---------- TEXTE ----------
L’Enseignement supérieur subit ces dernières semaines une offensive majeure sur plusieurs fronts, qui fragilise l’ensemble de la communauté universitaire, sape ses fondements jusqu’à la menacer dans son rôle et ses missions. Ces attaques s’appuient sur une conception néolibérale des universités déjà à l’œuvre dans les réformes précédentes, mais qui se révèle dans la conjoncture pour ce qu’elle est : l’ultime tentative pour détruire dans l’Enseignement supérieur ce qu’il reste de public, gratuit et ouvert à touTEs les bachelierEs.
---------- LISTE DES ENREGISTREMENTS ----------
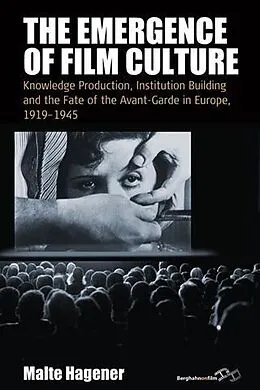 E-Book (pdf) Emergence of Film Culture von Malte Hagener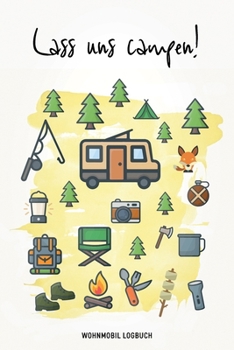 Paperback Wohnmobil Logbuch - Lass uns campen!: Reisemobil Tagebuch f?r die Reise mit dem Camper, Wohnwagen oder Wohnmobil [German] Book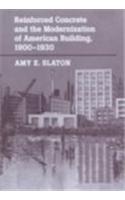 Reinforced Concrete and the Modernization of American Building, 1900-1930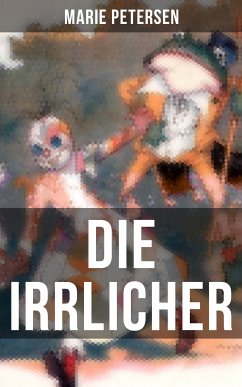 DIE IRRLICHER (eBook, ePUB) - Petersen, Marie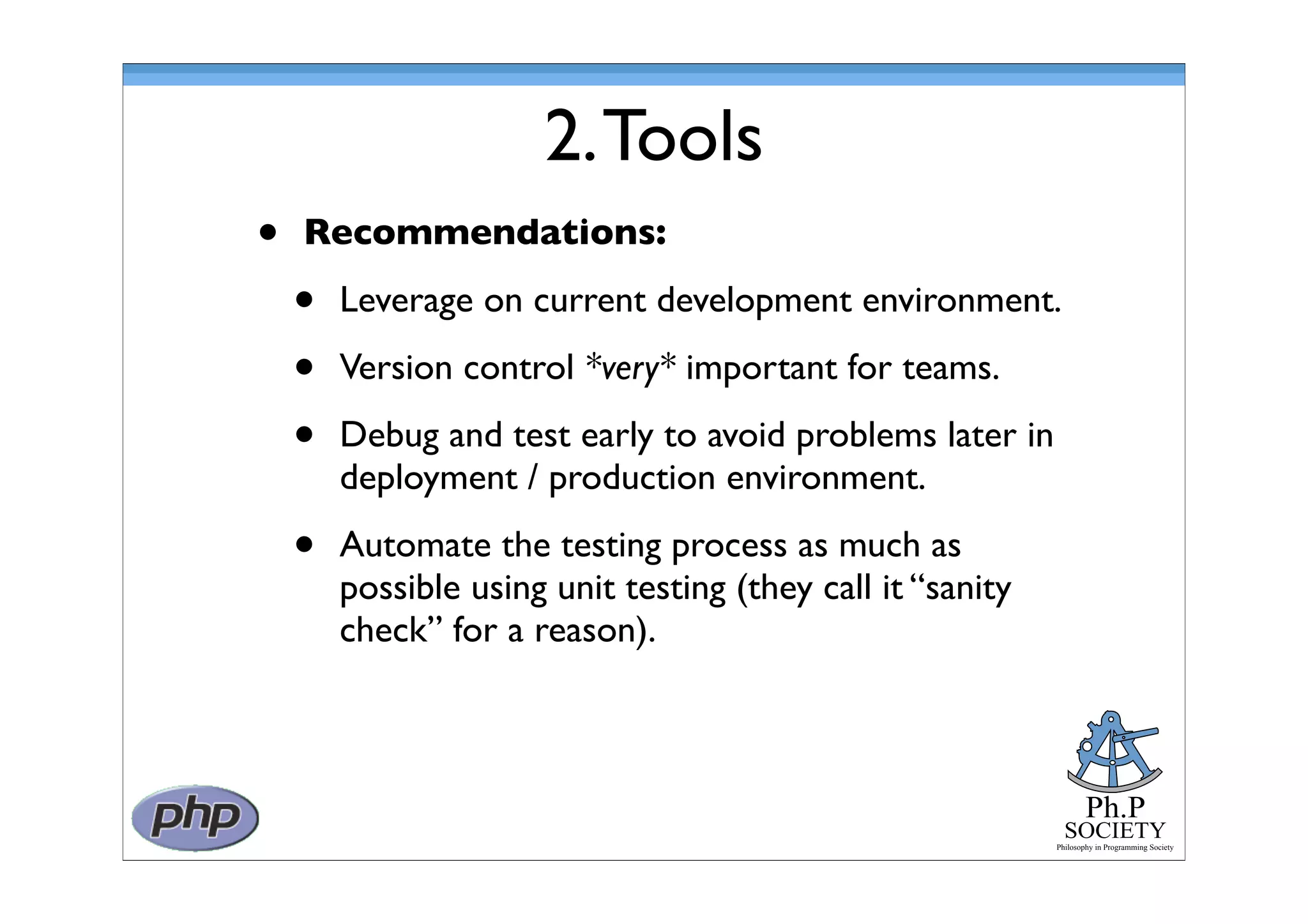Ph.P
SOCIETY
Philosophy in Programming Society
2.Tools
• Recommendations:
• Leverage on current development environment.
• Version control *very* important for teams.
• Debug and test early to avoid problems later in
deployment / production environment.
• Automate the testing process as much as
possible using unit testing (they call it “sanity
check” for a reason).
 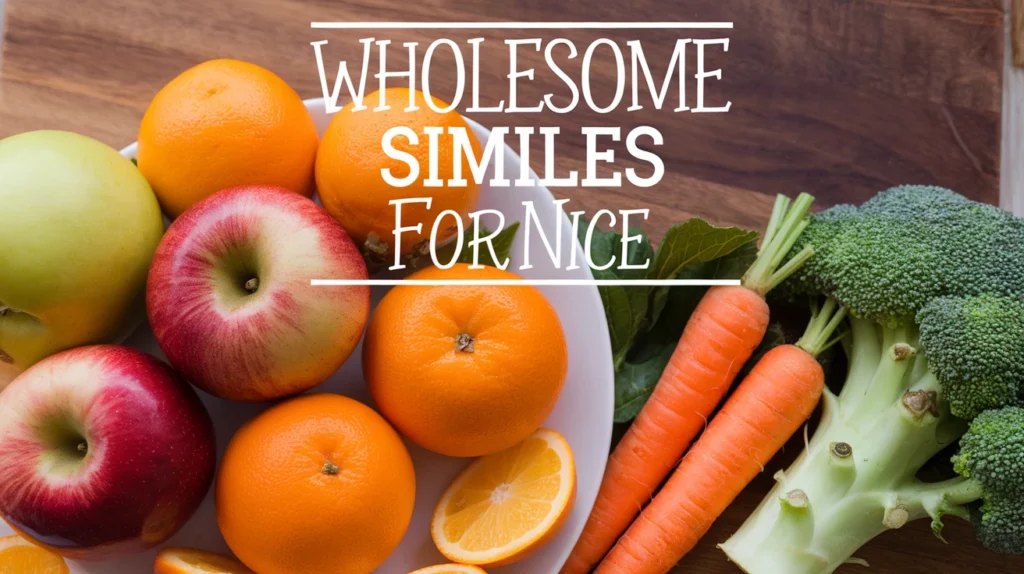 Wholesome Similes for Nice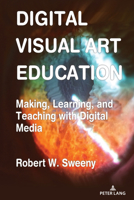 Digital Visual Art Education: Making, Learning, and Teaching with Digital Media 143319564X Book Cover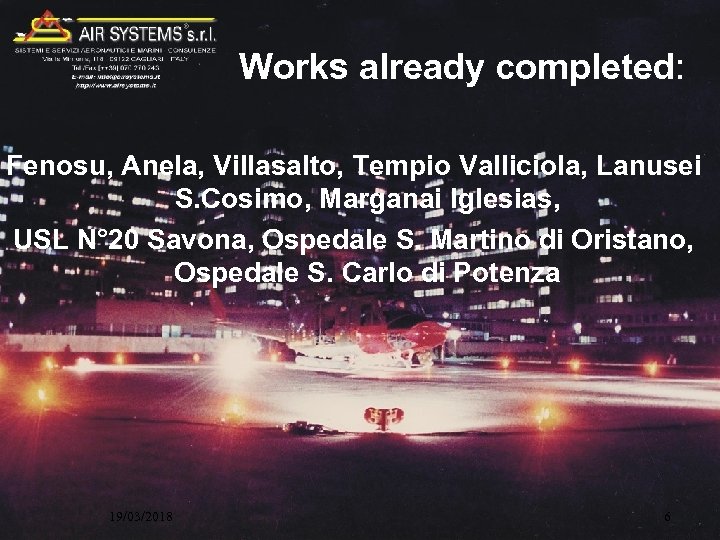 Works already completed: Fenosu, Anela, Villasalto, Tempio Valliciola, Lanusei S. Cosimo, Marganai Iglesias, USL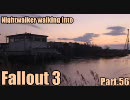 ナイトウォーカーが行くFallout3実況プレイ【part.56】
----------
**OBJECTIF DE LA TÂCHE**
Recopiez mot pour mot le texte, de « L’Enseignement supérieur subit » à « touTEs les bachelierEs. ». Appuyez-vous uniquement sur le texte.

**VOTRE RÉPONSE**
L’Enseignement supérieur subit ces dernières semaines une offensive majeure sur plusieurs fronts, qui fragilise l’ensemble de la communauté universitaire, sape ses fondements jusqu’à la menacer dans son rôle et ses missions. Ces attaques s’appuient sur une conception néolibérale des universités déjà à l’œuvre dans les réformes précédentes, mais qui se révèle dans la conjoncture pour ce qu’elle est : l’ultime tentative pour détruire dans l’Enseignement supérieur ce qu’il reste de public, gratuit et ouvert à touTEs les bachelierEs.